Page excerpt -

# Built In Shelving - Will not fit Stereo Reciever



## Chuck1818 (Jan 6, 2018)

Bad measurement in design (width of the receiver was not accounted for in trim). The width of the opening is large enough for the receiver but the trim pieces make the opening 3/8" too small to fit receiver (right side). Looking for suggestions to fix this without tearing entire thing apart. All trim is glued and screwed with pocket holes from the backside.


----------



## mayday3374 (Sep 15, 2017)

Oopsie… can u drop a shelf and make room some to tip stereo into place? Can the shelf be pulled out and stereo installed from back? Just double checking these options. You could maybe run a router along the sides with a flush trim bit, cutting back the 3/8 from the face frame. Clean corners with chisel, sand and touch up with paint. U could rip new 3/8 strips, pin back in place, paint to match, if u need to keep the trim the same to match up with rest of cabinet. See what others suggest.. good luck


----------



## splintergroup (Jan 20, 2015)

I had a similar problem long ago, about the same size mismatch (it was a rental apartment)

Ended up unscrewing the top of the receiver and lifting it off the main unit. I could then tilt the receiver into place and slide the lid back on.

Royal PITA, but it worked 8^)


----------



## Firewood (Dec 4, 2013)

DOH! I hate it when that happens. How is the back attached? Can you remove it and slide it in and then reattach? It looks like you plugged the pocket holes, so that would make it even more difficult to remove the trim.

Worst case is you cut a hole in the back or buy a smaller receiver.


----------



## Lazyman (Aug 8, 2014)

And it won't fit through the opening diagonally? Can you simply cut that strip on the right side off, slide the receiver in and then attach a new one (for aesthetics) with some brads or screws?


----------



## Chuck1818 (Jan 6, 2018)

Here is a better photo of the shelving as a whole. The unit was built separately then set into a recess in the concrete wall. All of the pocket holes are on the backside.


----------



## tomsteve (Jan 23, 2015)

can ya tilt the receiver to get it through the trim and set it inside?


----------



## Chuck1818 (Jan 6, 2018)

No it is too tight of a fit to tilt it.


----------



## Loren (May 30, 2008)

Cut out the trim. I might use a hand saw
and a chisel to get most of it out and then
finish it off flush with a router using a 
flush trim bit.


----------



## pintodeluxe (Sep 12, 2010)

I'd be shopping for a new receiver.


----------



## Smitty_Cabinetshop (Mar 26, 2011)

Remove this piece?










And cut the divider behind it too, of course. Not sure what that does to the integrity of the remaining shelf piece, but it may not be an issue. If it is, retain some portion of the divider? Or even remove face trim piece circled, then cut divider and slide it over (left) one inch. insert receiver, replace face trim with screws to divider. Not the ultimate fix, but better than tearing out?


----------



## BenjaminNY (Jul 24, 2014)

I feel like I'm not understanding something, the opening is large enough but there's a small piece of 3/8 trim you have to get past to make it fit? It would seem like putting it in diaganol should do the trick…?

Prompt 1 -
In the shelving thread, how was the shelving unit installed, according to Chuck1818?
Prompt 2 -
Extend the shelving thread beyond its final post.

Spatial reasoning dataset excerpts -
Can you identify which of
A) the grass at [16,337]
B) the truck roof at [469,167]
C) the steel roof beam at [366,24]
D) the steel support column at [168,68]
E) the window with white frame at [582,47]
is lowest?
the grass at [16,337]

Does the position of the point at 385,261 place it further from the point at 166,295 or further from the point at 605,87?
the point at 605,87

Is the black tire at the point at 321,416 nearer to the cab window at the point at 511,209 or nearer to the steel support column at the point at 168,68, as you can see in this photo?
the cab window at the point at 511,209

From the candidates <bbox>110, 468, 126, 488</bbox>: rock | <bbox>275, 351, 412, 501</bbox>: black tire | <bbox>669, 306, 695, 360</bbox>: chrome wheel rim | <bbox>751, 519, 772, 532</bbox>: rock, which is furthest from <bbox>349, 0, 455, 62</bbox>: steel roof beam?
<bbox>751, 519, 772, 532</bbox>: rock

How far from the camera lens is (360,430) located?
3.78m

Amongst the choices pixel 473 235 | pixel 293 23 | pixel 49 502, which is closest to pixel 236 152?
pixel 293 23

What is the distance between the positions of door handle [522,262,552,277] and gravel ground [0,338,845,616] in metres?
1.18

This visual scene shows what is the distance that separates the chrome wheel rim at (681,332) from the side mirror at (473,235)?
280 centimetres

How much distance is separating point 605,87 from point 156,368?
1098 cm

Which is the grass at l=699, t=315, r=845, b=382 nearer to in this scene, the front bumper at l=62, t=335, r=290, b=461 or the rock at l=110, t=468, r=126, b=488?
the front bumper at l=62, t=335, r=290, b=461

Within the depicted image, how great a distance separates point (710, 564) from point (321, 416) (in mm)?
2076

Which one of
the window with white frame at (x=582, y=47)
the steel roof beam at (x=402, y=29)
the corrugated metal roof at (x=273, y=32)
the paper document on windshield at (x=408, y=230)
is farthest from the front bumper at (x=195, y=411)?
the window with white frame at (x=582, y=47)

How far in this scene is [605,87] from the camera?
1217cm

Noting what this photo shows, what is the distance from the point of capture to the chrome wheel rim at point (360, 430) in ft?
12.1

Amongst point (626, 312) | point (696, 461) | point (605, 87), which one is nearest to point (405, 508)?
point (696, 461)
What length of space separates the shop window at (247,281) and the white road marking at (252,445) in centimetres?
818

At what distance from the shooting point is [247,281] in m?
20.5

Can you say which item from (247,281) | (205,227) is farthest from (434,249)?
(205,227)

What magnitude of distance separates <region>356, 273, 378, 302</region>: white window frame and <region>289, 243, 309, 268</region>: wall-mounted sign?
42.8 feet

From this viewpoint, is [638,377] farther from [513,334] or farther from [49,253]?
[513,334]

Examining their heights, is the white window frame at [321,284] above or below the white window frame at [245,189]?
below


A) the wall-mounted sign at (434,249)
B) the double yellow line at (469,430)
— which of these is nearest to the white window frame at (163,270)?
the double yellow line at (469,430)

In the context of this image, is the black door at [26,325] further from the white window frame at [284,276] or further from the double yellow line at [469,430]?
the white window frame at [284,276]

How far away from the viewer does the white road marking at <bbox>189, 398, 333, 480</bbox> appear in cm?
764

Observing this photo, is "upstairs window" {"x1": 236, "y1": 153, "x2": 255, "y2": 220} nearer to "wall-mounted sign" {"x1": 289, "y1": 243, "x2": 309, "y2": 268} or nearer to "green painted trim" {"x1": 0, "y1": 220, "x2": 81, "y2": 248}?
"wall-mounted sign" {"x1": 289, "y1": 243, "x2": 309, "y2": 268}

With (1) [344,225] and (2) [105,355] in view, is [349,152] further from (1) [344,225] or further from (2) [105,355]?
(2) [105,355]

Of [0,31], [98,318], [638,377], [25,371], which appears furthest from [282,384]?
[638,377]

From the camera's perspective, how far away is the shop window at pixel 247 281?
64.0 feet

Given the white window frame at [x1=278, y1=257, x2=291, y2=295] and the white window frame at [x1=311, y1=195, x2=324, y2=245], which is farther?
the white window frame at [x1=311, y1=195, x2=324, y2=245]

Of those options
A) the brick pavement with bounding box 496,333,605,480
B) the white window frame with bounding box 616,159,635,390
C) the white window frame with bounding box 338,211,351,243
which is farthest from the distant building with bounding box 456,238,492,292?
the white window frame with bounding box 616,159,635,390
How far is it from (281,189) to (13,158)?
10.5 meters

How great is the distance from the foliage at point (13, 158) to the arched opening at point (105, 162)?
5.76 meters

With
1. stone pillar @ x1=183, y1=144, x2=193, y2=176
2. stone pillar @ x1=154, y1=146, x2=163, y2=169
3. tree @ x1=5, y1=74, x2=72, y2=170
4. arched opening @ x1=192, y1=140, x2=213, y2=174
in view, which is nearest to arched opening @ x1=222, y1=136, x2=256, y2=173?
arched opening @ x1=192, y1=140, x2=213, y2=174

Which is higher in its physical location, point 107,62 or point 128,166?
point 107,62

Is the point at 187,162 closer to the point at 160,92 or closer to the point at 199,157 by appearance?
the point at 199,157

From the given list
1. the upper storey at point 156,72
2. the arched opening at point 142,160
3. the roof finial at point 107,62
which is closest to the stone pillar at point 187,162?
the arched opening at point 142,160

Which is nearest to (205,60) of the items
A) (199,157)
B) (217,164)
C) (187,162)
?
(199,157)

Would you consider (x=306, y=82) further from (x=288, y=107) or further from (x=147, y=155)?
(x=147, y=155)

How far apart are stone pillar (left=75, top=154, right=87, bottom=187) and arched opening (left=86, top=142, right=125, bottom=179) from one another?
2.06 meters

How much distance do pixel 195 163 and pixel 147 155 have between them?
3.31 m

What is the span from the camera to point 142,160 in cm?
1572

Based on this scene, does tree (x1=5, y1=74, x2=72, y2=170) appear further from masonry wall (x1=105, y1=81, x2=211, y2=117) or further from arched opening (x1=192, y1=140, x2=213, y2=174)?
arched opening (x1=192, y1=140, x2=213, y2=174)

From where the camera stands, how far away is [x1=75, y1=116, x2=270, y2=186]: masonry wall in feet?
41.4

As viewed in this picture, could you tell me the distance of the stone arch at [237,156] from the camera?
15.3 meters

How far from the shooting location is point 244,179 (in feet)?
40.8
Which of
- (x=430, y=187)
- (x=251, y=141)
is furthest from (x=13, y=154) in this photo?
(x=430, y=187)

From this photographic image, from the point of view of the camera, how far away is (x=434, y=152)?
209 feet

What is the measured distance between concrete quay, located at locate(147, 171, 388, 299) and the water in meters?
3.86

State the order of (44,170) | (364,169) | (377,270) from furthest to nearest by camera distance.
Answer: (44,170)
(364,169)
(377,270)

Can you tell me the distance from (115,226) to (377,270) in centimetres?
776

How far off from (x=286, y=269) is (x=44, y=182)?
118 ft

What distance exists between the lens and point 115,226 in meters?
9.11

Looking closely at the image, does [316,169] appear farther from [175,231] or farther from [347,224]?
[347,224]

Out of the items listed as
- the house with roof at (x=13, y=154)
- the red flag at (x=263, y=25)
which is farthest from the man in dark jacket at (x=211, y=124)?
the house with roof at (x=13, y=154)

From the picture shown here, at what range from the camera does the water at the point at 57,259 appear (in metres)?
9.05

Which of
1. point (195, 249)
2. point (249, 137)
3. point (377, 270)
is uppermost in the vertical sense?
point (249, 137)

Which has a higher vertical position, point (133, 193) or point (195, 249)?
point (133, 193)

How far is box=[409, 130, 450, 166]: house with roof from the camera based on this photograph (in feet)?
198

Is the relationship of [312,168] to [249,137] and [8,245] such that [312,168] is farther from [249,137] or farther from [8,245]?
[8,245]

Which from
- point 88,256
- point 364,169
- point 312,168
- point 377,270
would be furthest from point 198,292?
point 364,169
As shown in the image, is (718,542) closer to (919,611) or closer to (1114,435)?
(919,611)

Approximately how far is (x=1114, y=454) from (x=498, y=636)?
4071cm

Exercise result 1 -
It was built separately and then set into a recess in the concrete wall.

Exercise result 2 -
If not, flush rout off the trim and then make a new piece of trim


----------



## Mike_in_STL (Dec 8, 2016)

Shopping for a new receiver likely won't work. If it's a quality home theater receiver, there is an industry pseudo-standard size. Having worked in the home theater industry, we always told the carpenters about minimum clearances needed first.

I want to know, can the unit be pulled out of the recess to gain access from the back panel? That would be the way we would have addressed the issue when I was doing installs. Otherwise, the face frame has to be wrecked.


----------



## AlaskaGuy (Jan 29, 2012)

> Cut out the trim. I might use a hand saw
> and a chisel to get most of it out and then
> finish it off flush with a router using a
> flush trim bit.
> ...


This , use a router for most of it, finish with saw, chisel, or multi tool works well.


----------



## Kazooman (Jan 20, 2013)

Lots of good suggestions, but I think this could get pretty ugly. Any solution that lets you get the receiver in place and restore the trim is just setting you up for another round of this trouble down the road. I know that I need access to the back of my AV equipment on occasion as technology advances and new gear is acquired. For example, swapping out the DVD player for a Blue-Ray unit required swapping a lot of cables to keep all of the components happy with each other. I have stood on my head with a mirror and flashlight in hand to know where this all leads.

As tough as it may seem, I recommend going with one of the suggested fixes that will allow you easy access to the back of the receiver in the future. Unfortunately, "simply" removing the trim around that one opening is probably not going to be to your liking since I assume that the other openings also have the trim. You may have to remove the trim on the right side, and take out the center divider, shelf and trim on the left and then install a new divider and shelf to bring everything back into a common theme.

Or….. Put the receiver on the shelf above the intended opening and use the original space for another purpose.


----------



## knotscott (Feb 27, 2009)

The easiest solution is to put the receiver on the shelf above.

Or you could sell the receiver and replace it with an amp or integrated amp that will fit. Amazon actually has some Asian tube amps that will fit that are affordable and sound a whole lot better than most solid state receivers.


----------



## Tony_S (Dec 16, 2009)

Cut an opening in the shelf directly above the opening for the receiver and avoiding cutting the trim altogether. Replace the cut out piece with a new, tighter fitting, removable piece.


----------



## Andybb (Sep 30, 2016)

We've all been there. Cut out the divider to the left and if you still need 2 shelves to the left just make them narrower. Re-trim and use putty to hide the mess.

What's wrong with putting a shelf in that open space below? I put the shelf that the receiver is on on drawer slides to get easy access to connections.


----------



## Mike_in_STL (Dec 8, 2016)

> The easiest solution is to put the receiver on the shelf above.
> 
> Or you could sell the receiver and replace it with an amp or integrated amp that will fit. Amazon actually has some Asian tube amps that will fit that are affordable and sound a whole lot better than most solid state receivers.
> 
> - knotscott


That's not going to work if he wants surround sound. He's still going to need a processor to decode the signals and routing, not to mention video up-scaling and switching. Processors are usually more expensive than home theater receivers.

If destructive remodeling is out of the question, my vote is the shelf above. Use a 2 1/2 inch hole saw to drill a hole to route the wires through. Probably a better option anyway, modern receivers don't like getting hot.


----------



## MT_Stringer (Jul 21, 2009)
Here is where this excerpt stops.